Here's a step-by-step guide to performing a permutation test:
1. Fit Your Best Model
First, fit your model using the original dataset. This involves selecting your predictors (features) and response variable, then training the model accordingly.
% Assuming X are your predictors and Y is your response variable
bestModel = fitlm(X, Y); % Example for a linear model, adjust according to your model type
% Compute the performance of your model, e.g., R-squared, RMSE, accuracy...
originalPerformance = bestModel.Rsquared.Ordinary; % Adjust this metric as needed
2. Permutation Test
To perform the permutation test, you will shuffle the response variable Y multiple times, refit the model for each shuffled dataset, and compute its performance metric.
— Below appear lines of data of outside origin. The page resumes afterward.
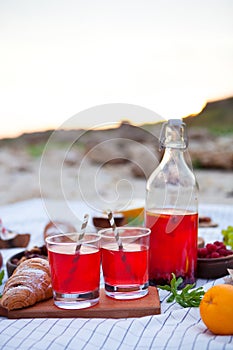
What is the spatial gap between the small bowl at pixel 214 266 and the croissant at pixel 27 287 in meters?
0.35

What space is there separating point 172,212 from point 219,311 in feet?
1.14

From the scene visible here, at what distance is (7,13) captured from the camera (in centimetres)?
390

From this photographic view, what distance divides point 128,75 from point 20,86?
0.82 m

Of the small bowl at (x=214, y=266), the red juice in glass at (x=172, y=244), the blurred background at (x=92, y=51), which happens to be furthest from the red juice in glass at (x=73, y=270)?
the blurred background at (x=92, y=51)

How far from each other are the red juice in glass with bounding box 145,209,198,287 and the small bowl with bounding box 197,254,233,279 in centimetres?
6

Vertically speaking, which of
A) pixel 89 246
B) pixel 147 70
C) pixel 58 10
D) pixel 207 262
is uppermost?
pixel 58 10

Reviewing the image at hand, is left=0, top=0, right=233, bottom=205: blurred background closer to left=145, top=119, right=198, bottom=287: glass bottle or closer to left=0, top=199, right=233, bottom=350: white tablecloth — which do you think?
left=145, top=119, right=198, bottom=287: glass bottle

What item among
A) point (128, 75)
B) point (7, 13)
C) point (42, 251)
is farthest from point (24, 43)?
point (42, 251)

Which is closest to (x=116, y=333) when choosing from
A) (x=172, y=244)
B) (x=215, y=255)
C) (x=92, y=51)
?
(x=172, y=244)

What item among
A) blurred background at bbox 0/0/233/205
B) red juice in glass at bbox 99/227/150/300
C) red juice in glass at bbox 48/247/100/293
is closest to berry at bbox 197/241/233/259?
red juice in glass at bbox 99/227/150/300

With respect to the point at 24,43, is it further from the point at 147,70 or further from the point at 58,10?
the point at 147,70

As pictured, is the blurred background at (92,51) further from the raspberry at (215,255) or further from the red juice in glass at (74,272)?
the red juice in glass at (74,272)

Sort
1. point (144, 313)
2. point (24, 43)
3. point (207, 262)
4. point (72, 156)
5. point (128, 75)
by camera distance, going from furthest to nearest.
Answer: point (72, 156) < point (24, 43) < point (128, 75) < point (207, 262) < point (144, 313)

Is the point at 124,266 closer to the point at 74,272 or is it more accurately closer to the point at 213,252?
the point at 74,272
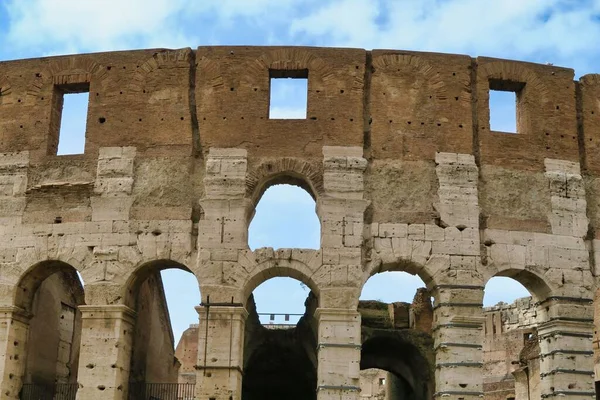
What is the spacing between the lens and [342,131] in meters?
14.5

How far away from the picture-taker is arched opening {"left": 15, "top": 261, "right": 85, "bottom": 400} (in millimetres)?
15672

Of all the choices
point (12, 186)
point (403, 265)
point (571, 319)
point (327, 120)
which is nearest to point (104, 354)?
point (12, 186)

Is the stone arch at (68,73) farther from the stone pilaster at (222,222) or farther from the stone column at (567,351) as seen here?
the stone column at (567,351)

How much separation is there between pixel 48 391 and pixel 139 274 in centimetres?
383

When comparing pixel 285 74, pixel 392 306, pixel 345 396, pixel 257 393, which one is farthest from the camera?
pixel 257 393

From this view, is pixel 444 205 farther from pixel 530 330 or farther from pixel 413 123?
pixel 530 330

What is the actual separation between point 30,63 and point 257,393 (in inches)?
380

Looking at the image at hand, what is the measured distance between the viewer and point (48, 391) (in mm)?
16391

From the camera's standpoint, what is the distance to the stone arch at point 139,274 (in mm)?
13906

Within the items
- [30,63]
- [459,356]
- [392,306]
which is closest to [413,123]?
[459,356]

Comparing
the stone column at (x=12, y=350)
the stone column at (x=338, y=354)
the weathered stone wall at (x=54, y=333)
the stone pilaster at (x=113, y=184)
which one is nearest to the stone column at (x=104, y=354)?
the stone column at (x=12, y=350)

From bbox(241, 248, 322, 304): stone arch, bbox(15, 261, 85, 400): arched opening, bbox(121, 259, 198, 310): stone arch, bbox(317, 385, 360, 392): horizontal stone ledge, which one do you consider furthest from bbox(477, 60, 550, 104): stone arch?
bbox(15, 261, 85, 400): arched opening

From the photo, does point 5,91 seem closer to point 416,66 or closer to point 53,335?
point 53,335

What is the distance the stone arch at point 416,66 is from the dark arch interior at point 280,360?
493 centimetres
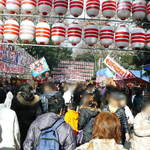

numPermutations = 1000; % Number of permutations
performanceShuffled = zeros(numPermutations, 1); % Preallocate array for performance metrics
for i = 1:numPermutations
% Shuffle the response variable
Y_shuffled = Y(randperm(length(Y)));
% Fit the model to the shuffled dataset
modelShuffled = fitlm(X, Y_shuffled); % Adjust for your model type
% Compute the performance metric for the shuffled model
performanceShuffled(i) = modelShuffled.Rsquared.Ordinary; % Adjust metric as needed
end
3. Compute the P-value
After obtaining the distribution of performance metrics from the shuffled datasets, you can compute the p-value as the proportion of times the shuffled models' performances equal or exceed the performance of the original model.
pValue = sum(performanceShuffled >= originalPerformance) / numPermutations;
Notes
  • The choice of performance metric (e.g., R-squared, RMSE, accuracy) depends on your model type and the nature of your prediction task (regression or classification).
  • Adjust the model fitting function (fitlm in the example) according to the type of model you're using (e.g., fitglm for generalized linear models, fitctree for decision trees, etc.).
  • A low p-value (typically <0.05) suggests that the observed model performance is unlikely to be due to chance, indicating a potentially significant relationship captured by the model.
This approach provides a non-parametric way to assess the significance of your model's predictive ability, complementing traditional statistical tests and confidence intervals that assume specific data distributions.